**Your goal**
Print the listing below word for word, every line from beginning to end, with no changes.
-- Begin Task inputs --
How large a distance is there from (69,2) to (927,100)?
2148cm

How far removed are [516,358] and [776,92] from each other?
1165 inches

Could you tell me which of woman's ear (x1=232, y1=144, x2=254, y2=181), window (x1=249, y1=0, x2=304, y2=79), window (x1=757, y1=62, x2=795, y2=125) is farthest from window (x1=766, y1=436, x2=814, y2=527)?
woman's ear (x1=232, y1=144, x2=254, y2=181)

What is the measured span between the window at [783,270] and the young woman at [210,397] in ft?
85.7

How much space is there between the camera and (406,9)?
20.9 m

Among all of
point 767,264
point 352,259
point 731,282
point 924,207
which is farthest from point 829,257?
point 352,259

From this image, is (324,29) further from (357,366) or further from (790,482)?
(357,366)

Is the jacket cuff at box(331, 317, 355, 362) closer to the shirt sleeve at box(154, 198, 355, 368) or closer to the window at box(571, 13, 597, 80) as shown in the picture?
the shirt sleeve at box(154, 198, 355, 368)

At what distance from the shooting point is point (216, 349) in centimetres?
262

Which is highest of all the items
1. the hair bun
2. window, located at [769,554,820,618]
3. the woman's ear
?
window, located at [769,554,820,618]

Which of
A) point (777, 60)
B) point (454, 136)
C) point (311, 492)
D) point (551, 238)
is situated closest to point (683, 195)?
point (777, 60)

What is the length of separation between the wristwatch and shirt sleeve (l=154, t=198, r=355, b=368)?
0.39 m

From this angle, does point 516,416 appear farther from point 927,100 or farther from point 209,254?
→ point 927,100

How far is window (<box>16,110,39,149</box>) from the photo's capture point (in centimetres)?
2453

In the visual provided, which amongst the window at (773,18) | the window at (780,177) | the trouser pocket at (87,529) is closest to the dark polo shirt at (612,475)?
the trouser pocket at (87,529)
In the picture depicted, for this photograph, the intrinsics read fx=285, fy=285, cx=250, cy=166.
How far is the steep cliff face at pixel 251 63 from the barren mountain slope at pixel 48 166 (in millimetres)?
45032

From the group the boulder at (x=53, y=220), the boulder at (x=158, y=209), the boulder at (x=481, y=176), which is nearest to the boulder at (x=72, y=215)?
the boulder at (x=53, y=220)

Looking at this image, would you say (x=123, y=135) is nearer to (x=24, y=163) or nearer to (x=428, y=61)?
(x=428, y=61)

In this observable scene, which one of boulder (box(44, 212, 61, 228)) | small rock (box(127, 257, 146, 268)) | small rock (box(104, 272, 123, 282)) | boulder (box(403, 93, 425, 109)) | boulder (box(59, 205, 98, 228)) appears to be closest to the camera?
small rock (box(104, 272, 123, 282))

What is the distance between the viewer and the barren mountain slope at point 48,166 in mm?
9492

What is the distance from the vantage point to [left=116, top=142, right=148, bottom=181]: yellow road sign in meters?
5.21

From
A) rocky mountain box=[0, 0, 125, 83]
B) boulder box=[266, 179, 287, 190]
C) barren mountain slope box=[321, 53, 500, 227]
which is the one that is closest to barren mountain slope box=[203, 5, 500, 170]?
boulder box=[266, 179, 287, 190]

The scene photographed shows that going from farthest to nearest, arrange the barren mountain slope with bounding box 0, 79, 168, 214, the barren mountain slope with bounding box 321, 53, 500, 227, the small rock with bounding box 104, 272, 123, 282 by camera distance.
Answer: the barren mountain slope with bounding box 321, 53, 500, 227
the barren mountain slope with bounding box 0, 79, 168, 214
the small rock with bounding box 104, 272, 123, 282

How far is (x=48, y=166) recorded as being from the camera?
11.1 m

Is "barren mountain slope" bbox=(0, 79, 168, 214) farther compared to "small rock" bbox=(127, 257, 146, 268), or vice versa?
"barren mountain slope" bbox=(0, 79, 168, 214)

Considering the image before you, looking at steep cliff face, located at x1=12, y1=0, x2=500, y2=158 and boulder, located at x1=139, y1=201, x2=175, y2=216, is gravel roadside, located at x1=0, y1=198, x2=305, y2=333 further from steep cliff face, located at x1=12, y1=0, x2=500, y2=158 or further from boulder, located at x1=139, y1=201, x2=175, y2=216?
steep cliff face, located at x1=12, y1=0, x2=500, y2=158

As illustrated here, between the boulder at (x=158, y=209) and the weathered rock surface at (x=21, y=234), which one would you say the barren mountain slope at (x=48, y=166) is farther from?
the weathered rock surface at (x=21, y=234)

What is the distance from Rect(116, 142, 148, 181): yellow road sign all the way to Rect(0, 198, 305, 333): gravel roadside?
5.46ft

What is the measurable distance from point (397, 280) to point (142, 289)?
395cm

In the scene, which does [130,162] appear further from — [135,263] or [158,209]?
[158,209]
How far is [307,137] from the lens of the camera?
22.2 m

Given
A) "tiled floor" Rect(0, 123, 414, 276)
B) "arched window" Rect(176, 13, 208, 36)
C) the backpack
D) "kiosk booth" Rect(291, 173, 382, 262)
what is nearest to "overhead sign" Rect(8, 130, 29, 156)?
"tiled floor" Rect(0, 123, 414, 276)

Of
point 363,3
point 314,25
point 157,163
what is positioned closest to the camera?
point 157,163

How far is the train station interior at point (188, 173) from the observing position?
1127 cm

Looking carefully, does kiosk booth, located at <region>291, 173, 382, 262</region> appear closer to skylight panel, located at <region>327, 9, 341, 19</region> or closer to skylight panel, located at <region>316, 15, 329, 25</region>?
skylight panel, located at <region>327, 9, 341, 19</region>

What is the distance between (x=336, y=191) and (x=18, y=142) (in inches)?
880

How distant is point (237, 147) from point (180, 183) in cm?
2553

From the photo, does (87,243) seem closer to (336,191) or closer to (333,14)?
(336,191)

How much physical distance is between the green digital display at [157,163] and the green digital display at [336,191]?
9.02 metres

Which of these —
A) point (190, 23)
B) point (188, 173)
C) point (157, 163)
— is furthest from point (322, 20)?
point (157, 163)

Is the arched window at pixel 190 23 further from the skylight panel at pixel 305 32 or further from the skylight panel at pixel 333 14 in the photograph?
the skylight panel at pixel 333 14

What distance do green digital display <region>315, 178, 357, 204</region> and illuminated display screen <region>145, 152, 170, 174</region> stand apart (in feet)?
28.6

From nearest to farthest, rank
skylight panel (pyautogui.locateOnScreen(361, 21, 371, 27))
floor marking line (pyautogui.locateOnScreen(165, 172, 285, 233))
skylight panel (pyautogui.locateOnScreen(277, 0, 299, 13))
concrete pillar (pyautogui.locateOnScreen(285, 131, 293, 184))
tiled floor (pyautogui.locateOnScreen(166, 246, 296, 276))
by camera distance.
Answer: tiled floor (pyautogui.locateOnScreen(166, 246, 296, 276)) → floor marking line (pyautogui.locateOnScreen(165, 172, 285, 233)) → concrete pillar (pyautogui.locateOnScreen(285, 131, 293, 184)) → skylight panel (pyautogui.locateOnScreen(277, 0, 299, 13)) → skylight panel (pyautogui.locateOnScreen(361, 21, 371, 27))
-- End Task inputs --
**Response**
How large a distance is there from (69,2) to (927,100)?
2148cm

How far removed are [516,358] and [776,92] from each other?
1165 inches

Could you tell me which of woman's ear (x1=232, y1=144, x2=254, y2=181), window (x1=249, y1=0, x2=304, y2=79), window (x1=757, y1=62, x2=795, y2=125) is farthest from window (x1=766, y1=436, x2=814, y2=527)?
woman's ear (x1=232, y1=144, x2=254, y2=181)

What is the measured span between the window at [783,270] and the young woman at [210,397] in ft?
85.7

How much space is there between the camera and (406,9)?
20.9 m

Among all of
point 767,264
point 352,259
point 731,282
point 924,207
which is farthest from point 829,257?
point 352,259

From this image, is (324,29) further from (357,366) or further from (790,482)?
(357,366)

Is the jacket cuff at box(331, 317, 355, 362) closer to the shirt sleeve at box(154, 198, 355, 368) or closer to the window at box(571, 13, 597, 80) as shown in the picture?
the shirt sleeve at box(154, 198, 355, 368)

At what distance from the shooting point is point (216, 349) in centimetres?
262

Which is highest of all the items
1. the hair bun
2. window, located at [769,554,820,618]
3. the woman's ear
?
window, located at [769,554,820,618]

Which of
A) point (777, 60)
B) point (454, 136)
C) point (311, 492)
D) point (551, 238)
is situated closest to point (683, 195)?
point (777, 60)

What is the length of separation between the wristwatch and shirt sleeve (l=154, t=198, r=355, b=368)?
0.39 m

From this angle, does point 516,416 appear farther from point 927,100 or farther from point 209,254?
→ point 927,100

How far is window (<box>16,110,39,149</box>) from the photo's capture point (in centimetres)?
2453

In the visual provided, which amongst the window at (773,18) | the window at (780,177) | the trouser pocket at (87,529) is closest to the dark polo shirt at (612,475)?
the trouser pocket at (87,529)
In the picture depicted, for this photograph, the intrinsics read fx=285, fy=285, cx=250, cy=166.
How far is the steep cliff face at pixel 251 63 from the barren mountain slope at pixel 48 166 (in millimetres)?
45032

From the group the boulder at (x=53, y=220), the boulder at (x=158, y=209), the boulder at (x=481, y=176), which is nearest to the boulder at (x=72, y=215)?
the boulder at (x=53, y=220)

Looking at this image, would you say (x=123, y=135) is nearer to (x=24, y=163) or nearer to (x=428, y=61)?
(x=428, y=61)

In this observable scene, which one of boulder (box(44, 212, 61, 228)) | small rock (box(127, 257, 146, 268)) | small rock (box(104, 272, 123, 282)) | boulder (box(403, 93, 425, 109)) | boulder (box(59, 205, 98, 228)) appears to be closest to the camera?
small rock (box(104, 272, 123, 282))

What is the distance between the viewer and the barren mountain slope at point 48,166 in mm?
9492

What is the distance from the vantage point to [left=116, top=142, right=148, bottom=181]: yellow road sign in meters?
5.21

From
A) rocky mountain box=[0, 0, 125, 83]
B) boulder box=[266, 179, 287, 190]
C) barren mountain slope box=[321, 53, 500, 227]
which is the one that is closest to barren mountain slope box=[203, 5, 500, 170]?
boulder box=[266, 179, 287, 190]

The scene photographed shows that going from farthest to nearest, arrange the barren mountain slope with bounding box 0, 79, 168, 214, the barren mountain slope with bounding box 321, 53, 500, 227, the small rock with bounding box 104, 272, 123, 282 by camera distance.
Answer: the barren mountain slope with bounding box 321, 53, 500, 227
the barren mountain slope with bounding box 0, 79, 168, 214
the small rock with bounding box 104, 272, 123, 282

How far is (x=48, y=166) recorded as being from the camera?
11.1 m

Is "barren mountain slope" bbox=(0, 79, 168, 214) farther compared to "small rock" bbox=(127, 257, 146, 268), or vice versa?
"barren mountain slope" bbox=(0, 79, 168, 214)

Considering the image before you, looking at steep cliff face, located at x1=12, y1=0, x2=500, y2=158 and boulder, located at x1=139, y1=201, x2=175, y2=216, is gravel roadside, located at x1=0, y1=198, x2=305, y2=333 further from steep cliff face, located at x1=12, y1=0, x2=500, y2=158 or further from boulder, located at x1=139, y1=201, x2=175, y2=216?
steep cliff face, located at x1=12, y1=0, x2=500, y2=158

As illustrated here, between the boulder at (x=158, y=209) and the weathered rock surface at (x=21, y=234), which one would you say the barren mountain slope at (x=48, y=166) is farther from?
the weathered rock surface at (x=21, y=234)

What is the distance from Rect(116, 142, 148, 181): yellow road sign all the way to Rect(0, 198, 305, 333): gravel roadside?
5.46ft

What is the measurable distance from point (397, 280) to point (142, 289)?
395cm

In the scene, which does [130,162] appear further from — [135,263] or [158,209]?
[158,209]
How far is [307,137] from the lens of the camera?
22.2 m

Given
A) "tiled floor" Rect(0, 123, 414, 276)
B) "arched window" Rect(176, 13, 208, 36)
C) the backpack
D) "kiosk booth" Rect(291, 173, 382, 262)
what is nearest to "overhead sign" Rect(8, 130, 29, 156)?
"tiled floor" Rect(0, 123, 414, 276)

Of
point 363,3
point 314,25
point 157,163
what is positioned closest to the camera?
point 157,163

How far is the train station interior at point (188, 173) from the observing position?
1127 cm

Looking carefully, does kiosk booth, located at <region>291, 173, 382, 262</region> appear closer to skylight panel, located at <region>327, 9, 341, 19</region> or closer to skylight panel, located at <region>316, 15, 329, 25</region>?
skylight panel, located at <region>327, 9, 341, 19</region>

What is the distance between (x=336, y=191) and (x=18, y=142) (in inches)?
880

How distant is point (237, 147) from point (180, 183) in cm?
2553

From the photo, does (87,243) seem closer to (336,191) or closer to (333,14)?
(336,191)

How much physical distance is between the green digital display at [157,163] and the green digital display at [336,191]?
9.02 metres

Which of these —
A) point (190, 23)
B) point (188, 173)
C) point (157, 163)
— is furthest from point (322, 20)?
point (157, 163)

Is the arched window at pixel 190 23 further from the skylight panel at pixel 305 32 or further from the skylight panel at pixel 333 14 in the photograph?
the skylight panel at pixel 333 14

What distance do green digital display <region>315, 178, 357, 204</region> and illuminated display screen <region>145, 152, 170, 174</region> stand apart (in feet)?
28.6

From nearest to farthest, rank
skylight panel (pyautogui.locateOnScreen(361, 21, 371, 27))
floor marking line (pyautogui.locateOnScreen(165, 172, 285, 233))
skylight panel (pyautogui.locateOnScreen(277, 0, 299, 13))
concrete pillar (pyautogui.locateOnScreen(285, 131, 293, 184))
tiled floor (pyautogui.locateOnScreen(166, 246, 296, 276))
by camera distance.
Answer: tiled floor (pyautogui.locateOnScreen(166, 246, 296, 276)) → floor marking line (pyautogui.locateOnScreen(165, 172, 285, 233)) → concrete pillar (pyautogui.locateOnScreen(285, 131, 293, 184)) → skylight panel (pyautogui.locateOnScreen(277, 0, 299, 13)) → skylight panel (pyautogui.locateOnScreen(361, 21, 371, 27))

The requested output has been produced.